** Start of EXCERPTED DATA **

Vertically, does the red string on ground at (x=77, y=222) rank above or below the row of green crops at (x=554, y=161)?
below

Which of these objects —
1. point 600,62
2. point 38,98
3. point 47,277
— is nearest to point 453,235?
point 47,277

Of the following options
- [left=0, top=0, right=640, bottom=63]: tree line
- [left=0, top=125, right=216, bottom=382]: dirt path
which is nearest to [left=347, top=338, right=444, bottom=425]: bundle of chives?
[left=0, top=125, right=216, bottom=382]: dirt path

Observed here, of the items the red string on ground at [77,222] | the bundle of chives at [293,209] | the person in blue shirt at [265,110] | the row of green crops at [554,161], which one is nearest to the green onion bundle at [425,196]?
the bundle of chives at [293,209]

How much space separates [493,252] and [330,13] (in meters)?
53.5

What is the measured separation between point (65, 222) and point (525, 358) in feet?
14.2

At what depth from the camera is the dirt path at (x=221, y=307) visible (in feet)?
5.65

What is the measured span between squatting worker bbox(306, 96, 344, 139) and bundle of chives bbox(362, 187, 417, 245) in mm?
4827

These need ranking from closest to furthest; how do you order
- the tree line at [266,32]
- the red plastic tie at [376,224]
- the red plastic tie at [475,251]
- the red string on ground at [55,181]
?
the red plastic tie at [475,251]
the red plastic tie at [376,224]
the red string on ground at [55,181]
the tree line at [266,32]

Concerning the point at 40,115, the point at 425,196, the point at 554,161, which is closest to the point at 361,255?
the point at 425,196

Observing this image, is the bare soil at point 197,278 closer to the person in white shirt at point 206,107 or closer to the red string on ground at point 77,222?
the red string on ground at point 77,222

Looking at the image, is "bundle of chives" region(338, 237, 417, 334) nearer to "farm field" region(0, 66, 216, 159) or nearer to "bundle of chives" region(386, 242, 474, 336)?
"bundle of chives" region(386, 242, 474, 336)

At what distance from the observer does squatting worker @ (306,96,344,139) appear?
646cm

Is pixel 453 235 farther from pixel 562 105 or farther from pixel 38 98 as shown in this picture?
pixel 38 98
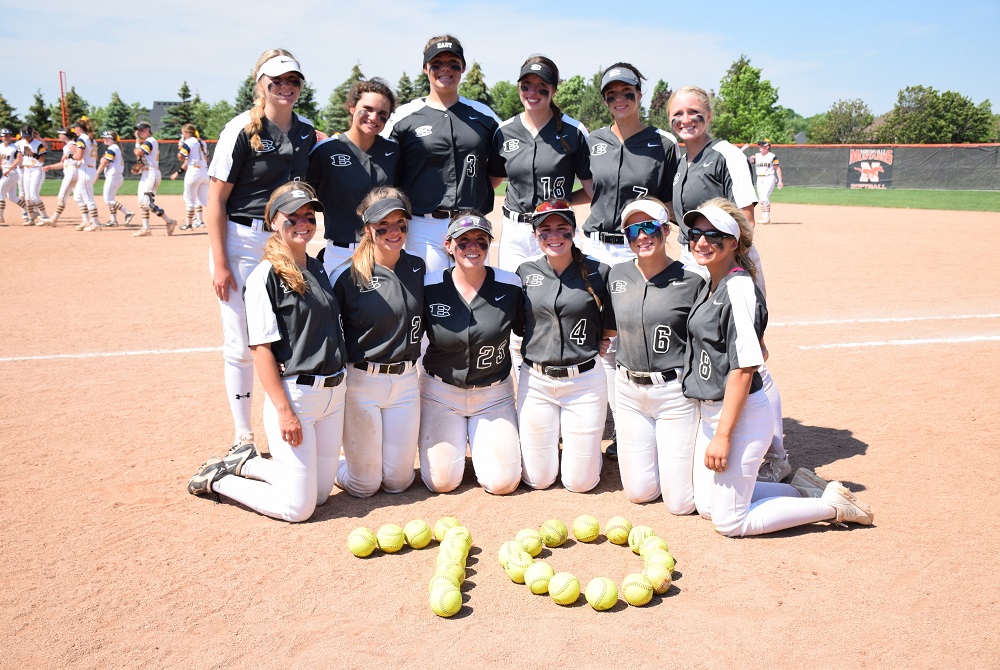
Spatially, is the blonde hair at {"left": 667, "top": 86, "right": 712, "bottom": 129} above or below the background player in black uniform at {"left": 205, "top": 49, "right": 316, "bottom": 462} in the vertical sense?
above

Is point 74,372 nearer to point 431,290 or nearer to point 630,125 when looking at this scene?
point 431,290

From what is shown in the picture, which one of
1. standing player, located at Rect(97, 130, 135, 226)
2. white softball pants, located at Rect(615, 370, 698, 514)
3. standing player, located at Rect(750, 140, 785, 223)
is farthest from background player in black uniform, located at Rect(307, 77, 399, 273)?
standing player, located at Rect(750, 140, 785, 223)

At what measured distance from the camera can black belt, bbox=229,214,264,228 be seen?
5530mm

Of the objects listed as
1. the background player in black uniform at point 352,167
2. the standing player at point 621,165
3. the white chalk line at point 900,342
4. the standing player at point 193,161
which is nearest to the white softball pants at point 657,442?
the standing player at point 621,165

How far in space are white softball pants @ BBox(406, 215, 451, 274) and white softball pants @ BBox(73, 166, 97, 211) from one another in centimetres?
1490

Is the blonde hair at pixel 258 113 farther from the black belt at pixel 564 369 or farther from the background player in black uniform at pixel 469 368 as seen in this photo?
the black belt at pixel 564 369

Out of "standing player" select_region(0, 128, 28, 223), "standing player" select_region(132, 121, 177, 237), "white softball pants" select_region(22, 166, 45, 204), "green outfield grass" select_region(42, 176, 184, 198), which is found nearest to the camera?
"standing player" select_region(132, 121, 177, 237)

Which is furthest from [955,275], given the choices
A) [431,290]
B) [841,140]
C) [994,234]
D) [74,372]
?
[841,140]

** End of EXCERPTED DATA **
** Start of EXCERPTED DATA **

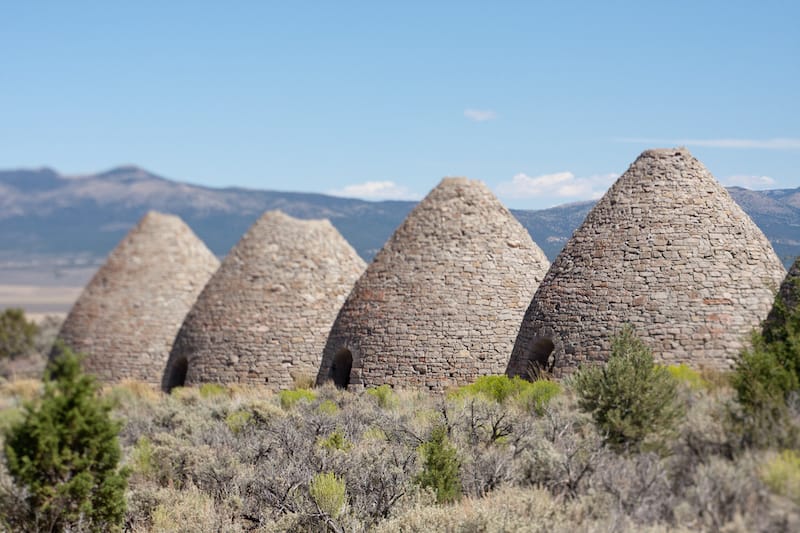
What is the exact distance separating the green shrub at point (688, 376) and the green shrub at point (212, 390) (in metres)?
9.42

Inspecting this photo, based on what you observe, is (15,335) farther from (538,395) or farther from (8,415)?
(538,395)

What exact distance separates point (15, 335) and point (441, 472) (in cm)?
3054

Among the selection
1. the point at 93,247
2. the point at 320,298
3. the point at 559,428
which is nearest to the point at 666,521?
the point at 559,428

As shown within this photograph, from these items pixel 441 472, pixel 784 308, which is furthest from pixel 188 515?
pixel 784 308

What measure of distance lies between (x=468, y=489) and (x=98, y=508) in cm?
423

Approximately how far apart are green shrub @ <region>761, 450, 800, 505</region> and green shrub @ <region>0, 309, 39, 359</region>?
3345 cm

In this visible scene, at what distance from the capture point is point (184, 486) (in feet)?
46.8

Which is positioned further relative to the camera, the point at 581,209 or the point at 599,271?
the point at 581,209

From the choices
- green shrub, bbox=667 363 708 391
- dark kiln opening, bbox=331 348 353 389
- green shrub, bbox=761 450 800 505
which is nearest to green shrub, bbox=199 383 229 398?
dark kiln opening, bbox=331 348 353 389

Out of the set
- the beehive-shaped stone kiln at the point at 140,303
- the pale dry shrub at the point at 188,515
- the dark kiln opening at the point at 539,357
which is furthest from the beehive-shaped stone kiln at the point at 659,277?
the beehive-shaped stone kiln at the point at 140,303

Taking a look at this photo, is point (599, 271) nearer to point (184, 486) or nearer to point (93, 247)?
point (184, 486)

** End of EXCERPTED DATA **

▶ **SET EXERCISE**: Copy out the lines above, starting with the line containing "Of the objects listed as" and ending with the line containing "4. the standing player at point 193,161".

▶ **OUTPUT OF THE TASK**:
Of the objects listed as
1. the background player in black uniform at point 352,167
2. the standing player at point 621,165
3. the white chalk line at point 900,342
4. the standing player at point 193,161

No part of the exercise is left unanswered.